Those with practical experience of financial markets will readily find themselves at home in this new theoretical and empirical analysis. In the 1990s there were a number of bubble-like developments where prices ceased to mirror fundamental values. The one that comes to mind first is perhaps the IT bubble. Another is the bond market; in the early 1990s bond rates in many parts of the world declined to low levels and when the U.S. Federal Reserve then raised its instrumental rate at the beginning of February 1994, bond rates moved up sharply in the following months.
To sum up, new interesting theoretical and empirical arguments have been put forward in the past two decades against the notion that financial markets are efficient. They show that via increased or decreased demand, investors may well pull financial prices away from their fundamental level. Over-reactions can occur so that excessive euphoria drives prices unduly high, just as undue pessimism can push them down too far.
How can households benefit from stock markets?
The combination of Markowitz' approach to risk diversion and the efficient-market hypothesis meant that for a long time the best advice for saving in equity has been to build up and hold onto a broad portfolio that more or less mirrors the stock market as a whole. In that way, even an amateur could obtain the relatively higher yield that the stock market provides in the long run compared with other financial investments. This diagram shows that such a diversified share portfolio gives an average annual real return of approximately 7 per cent, which is appreciably more than financial alternatives (Diagram 1). The next diagram shows, moreover, that the level of this return has been stable over long periods (Diagram 2). But it will also be seen that in certain periods the return has deviated rather markedly from the trend. That raises the question of how long the horizon needs to be for a diversified portfolio to actually yield a good return(13).
The third diagram plots the highest and lowest real returns for rolling investment horizons of different duration between 1918 and 1996 (Diagram 3). It will be seen that with a five-year horizon in this period, the best average annual return has been 26 per cent; with an unfavourable initial year, however, the average annual return could be as poor as -9 per cent; moreover, even such a long horizon as twenty or thirty years did not guarantee a return on a par with the trend. The return is admittedly positive for all the rolling periods but even for such a long horizon as twenty years the return on equity was worse than for bonds and bank deposits in 5 per cent of the cases.
This raises the issue of timing, that is, when to start saving in shares. Doing so at a time when stock market prices are high may entail a long - in some cases very long - wait for a return that is even in the vicinity of the trend. One way, used by many people, of coping with the problem of timing is to spread the investments over time. Saving regularly in particular shares or a mutual fund reduces the problem of timing but experience shows that the inputs should be spread over a long period. Another approach involves using various methods to assess when the stock market is high or low; as I need hardly point out to such an experienced assembly, this is not exactly easy.
While many people definitely do adopt these strategies, based on proven experience, this is by no means the case for every household or individual. Some clearly aim for the big deal and search in various ways for potential winners. This has been evident not least in recent years. Day trading is a concept that has been coined to denote private attempts to make a quick profit from short-run dealing in shares. IT and telecom shares became popular in the late 1990s as a growing number of people were attracted by these categories. Less has been heard about these players recently, perhaps because falling share prices have led to losses.
As I have indicated, without a sufficiently diversified portfolio, saving in shares entails risks that are unnecessarily large in the sense that they are not commensurate with expected profits. Even so, a good many private investors have gone in for more risky strategies of this type.

= = = = =

→ **WHAT YOU WILL DO**:
Write the next part of the text on households saving in the stock market, starting right after its final sentence.

(Collected data entries)
= = = = =

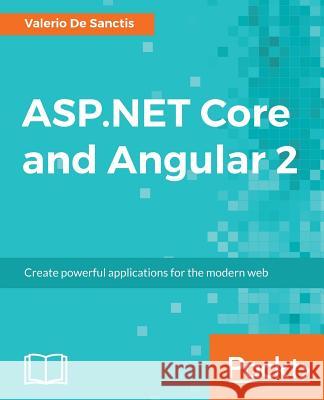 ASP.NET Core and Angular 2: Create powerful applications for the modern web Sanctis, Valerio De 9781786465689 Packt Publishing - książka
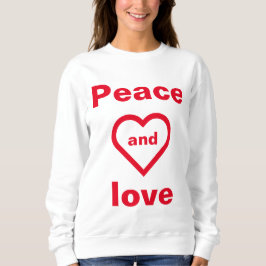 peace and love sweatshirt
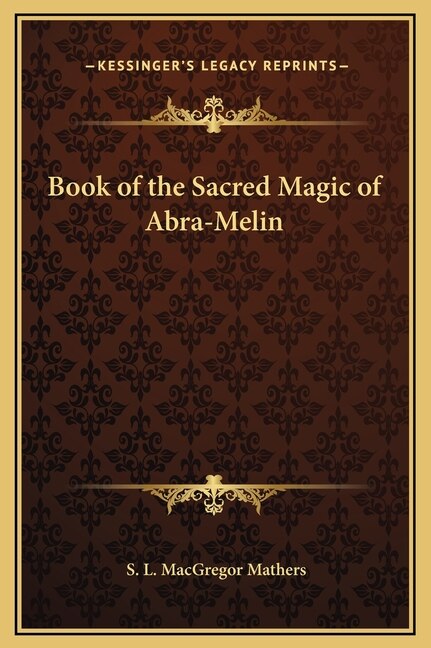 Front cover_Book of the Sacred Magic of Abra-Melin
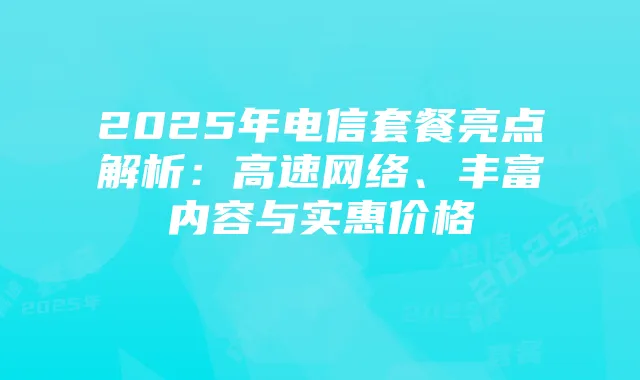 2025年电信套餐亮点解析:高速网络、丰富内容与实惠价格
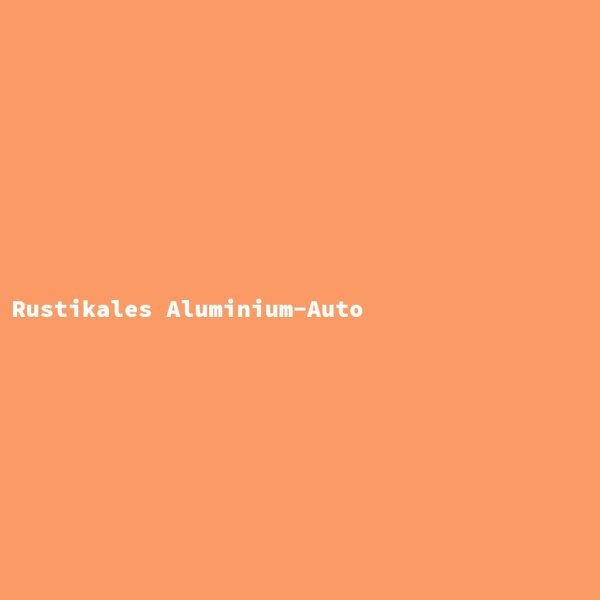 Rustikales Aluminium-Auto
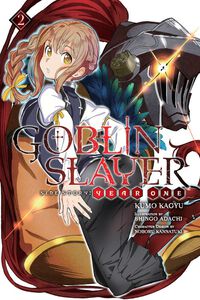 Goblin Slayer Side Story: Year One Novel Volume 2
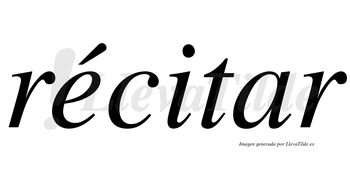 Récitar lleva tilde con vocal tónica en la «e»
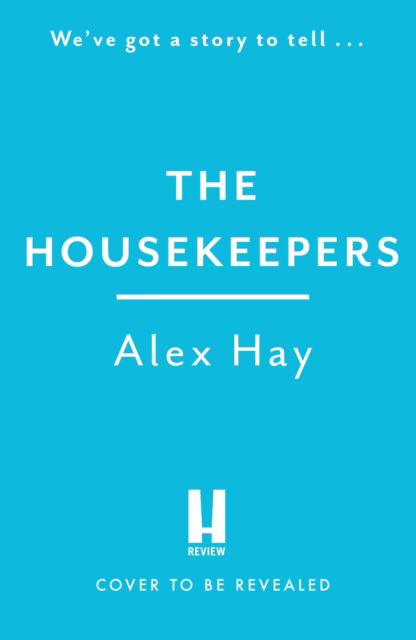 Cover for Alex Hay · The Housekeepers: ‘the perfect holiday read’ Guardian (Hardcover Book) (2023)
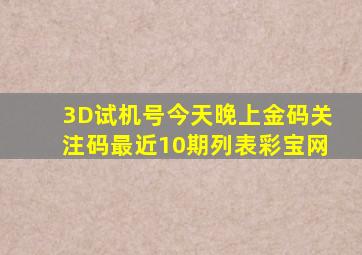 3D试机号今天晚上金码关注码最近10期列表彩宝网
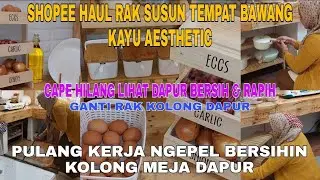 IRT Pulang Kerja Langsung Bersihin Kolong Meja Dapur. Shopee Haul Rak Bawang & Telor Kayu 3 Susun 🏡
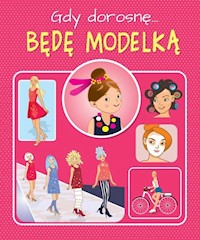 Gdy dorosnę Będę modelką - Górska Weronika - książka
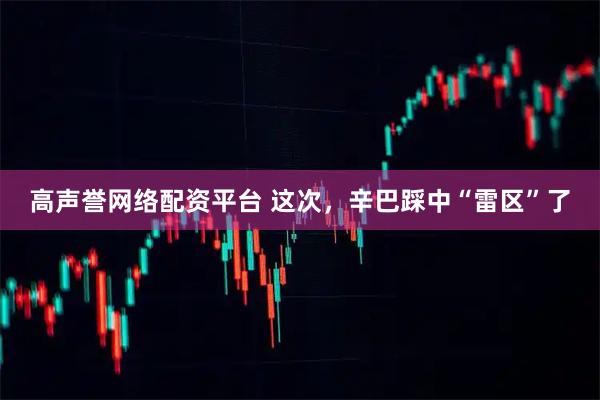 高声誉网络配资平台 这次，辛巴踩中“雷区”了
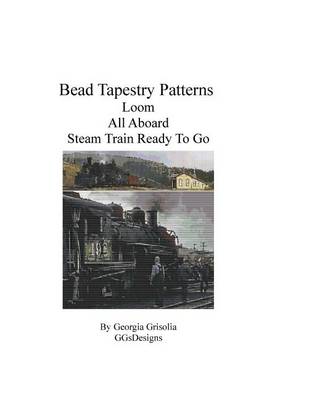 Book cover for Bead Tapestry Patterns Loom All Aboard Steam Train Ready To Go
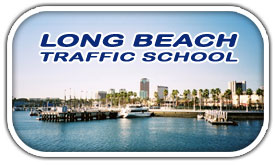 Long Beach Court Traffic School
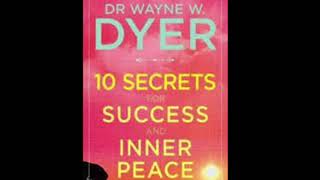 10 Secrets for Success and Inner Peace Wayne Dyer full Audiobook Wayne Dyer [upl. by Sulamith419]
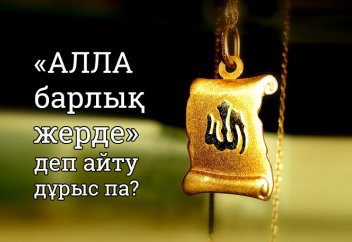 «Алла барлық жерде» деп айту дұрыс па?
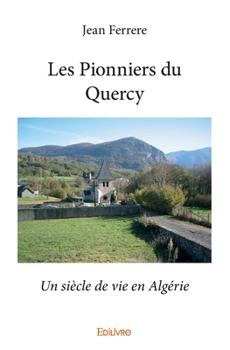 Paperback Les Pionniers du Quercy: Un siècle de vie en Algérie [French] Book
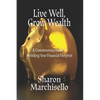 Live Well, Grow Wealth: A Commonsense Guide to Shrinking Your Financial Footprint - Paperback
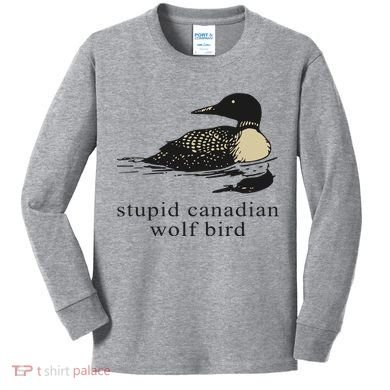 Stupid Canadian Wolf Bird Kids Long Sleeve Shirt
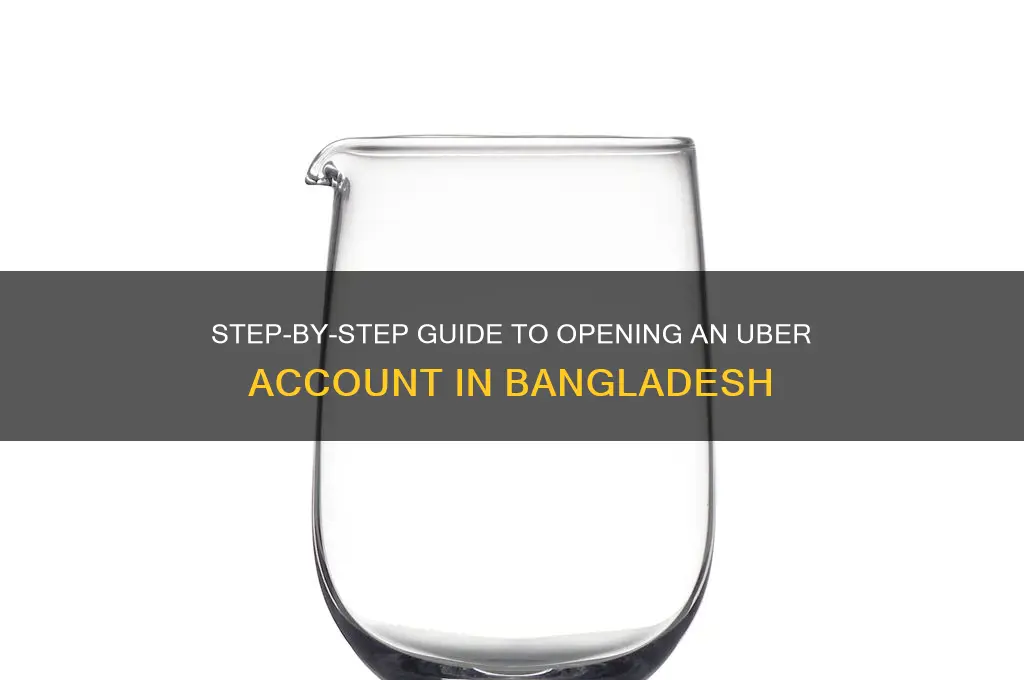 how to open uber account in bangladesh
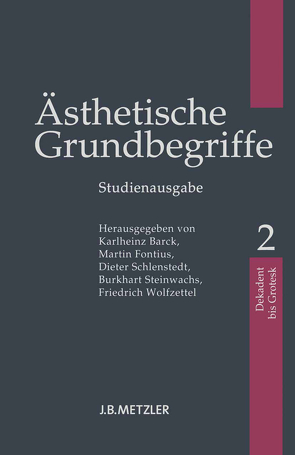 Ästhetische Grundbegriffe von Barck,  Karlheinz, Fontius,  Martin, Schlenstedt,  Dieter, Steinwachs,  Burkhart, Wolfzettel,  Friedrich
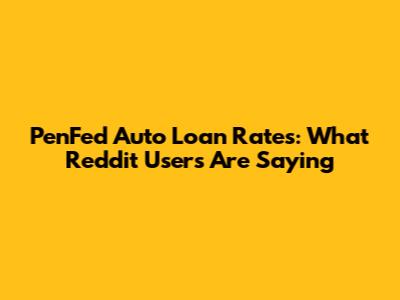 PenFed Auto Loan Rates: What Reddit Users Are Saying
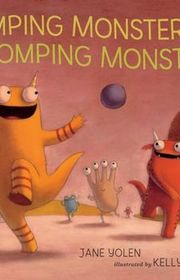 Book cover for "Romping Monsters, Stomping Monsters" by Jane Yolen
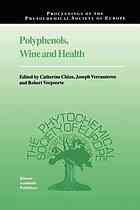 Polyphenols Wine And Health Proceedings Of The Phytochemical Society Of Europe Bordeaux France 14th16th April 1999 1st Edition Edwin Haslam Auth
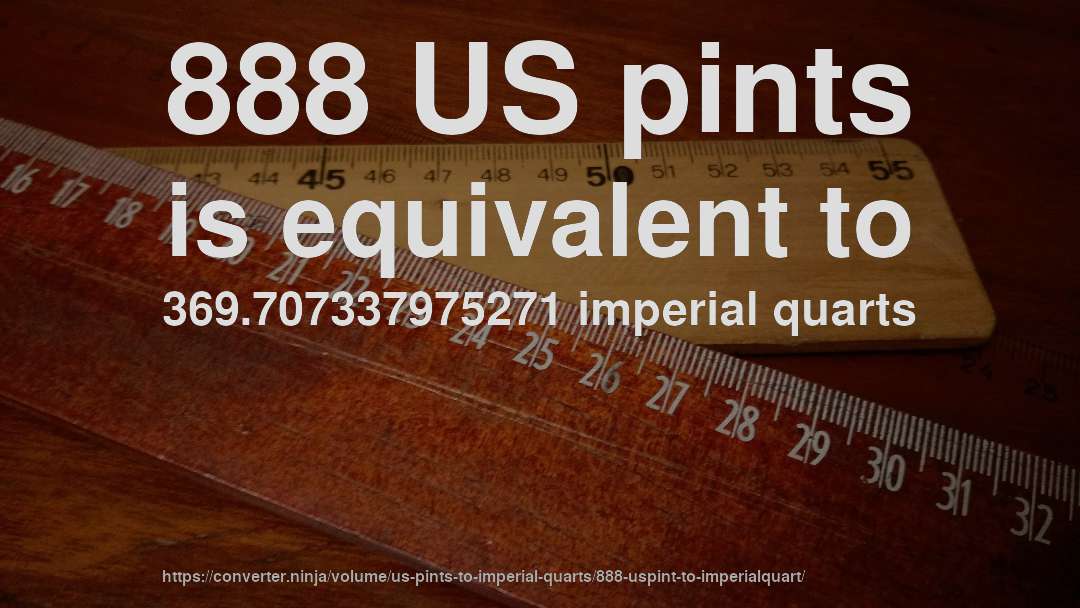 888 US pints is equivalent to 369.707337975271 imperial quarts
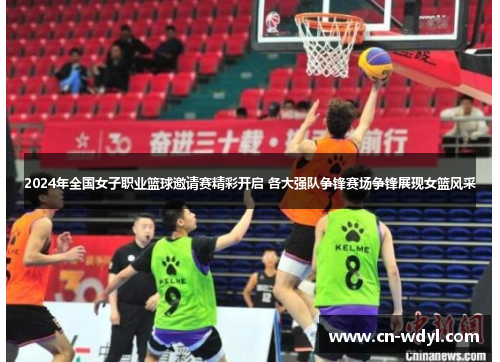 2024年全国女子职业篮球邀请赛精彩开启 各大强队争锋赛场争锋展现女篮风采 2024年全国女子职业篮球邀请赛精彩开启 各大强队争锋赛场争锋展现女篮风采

= = = = =

→ **WRITTEN RESPONSE**:
To my knowledge, there are unfortunately no studies that systematically illustrate more precisely how people in Sweden have managed their saving in shares. A research paper from the United States points out that the IT boom, combined with markedly lower transaction costs as a result of new technology, induced many inexperienced people to invest in shares(14). Moreover, access to the internet leads to an increased number of share transactions, with poorer results. These less experienced players have tended to concentrate on the technology-oriented Nasdaq exchange. Whereas more professional and institutional investors account for 90 per cent of transactions on the New York exchange, approximately half of Nasdaq dealing is by private individuals(15). American investors are also becoming younger; the proportion who are under 35 and make more than six transactions a year rose from 1.1 per cent in 1995 to 13.2 per cent in 1998. The same tendency applies to stockbrokers and financial consultants, more than half of whom began their careers in the 1990s. All this indicates that large numbers of inexperienced investors entered the market in the 1990s and that a high proportion of their brokers and consultants unfortunately have relatively little experience. On the other hand, many of the newcomers working in financial markets have had a thorough training that is often better and - perhaps more important - more up-to-date than many of their older colleagues'.
The fact that many people have entered the stock market in a short time is not entirely a good thing. Besides the losses they may incur and thereby run into financial difficulties, there is a risk of the stock market functioning less well because prices bolt from more fundamental levels. An example of this is the IT bubble in recent years. The ease with which firms attract capital in an over-valued market leads to misinvestment which, if it becomes too prevalent, can be harmful for society in general when the economy and the stock market both turn downwards. The behaviour of inexperienced investors is thus a general economic issue.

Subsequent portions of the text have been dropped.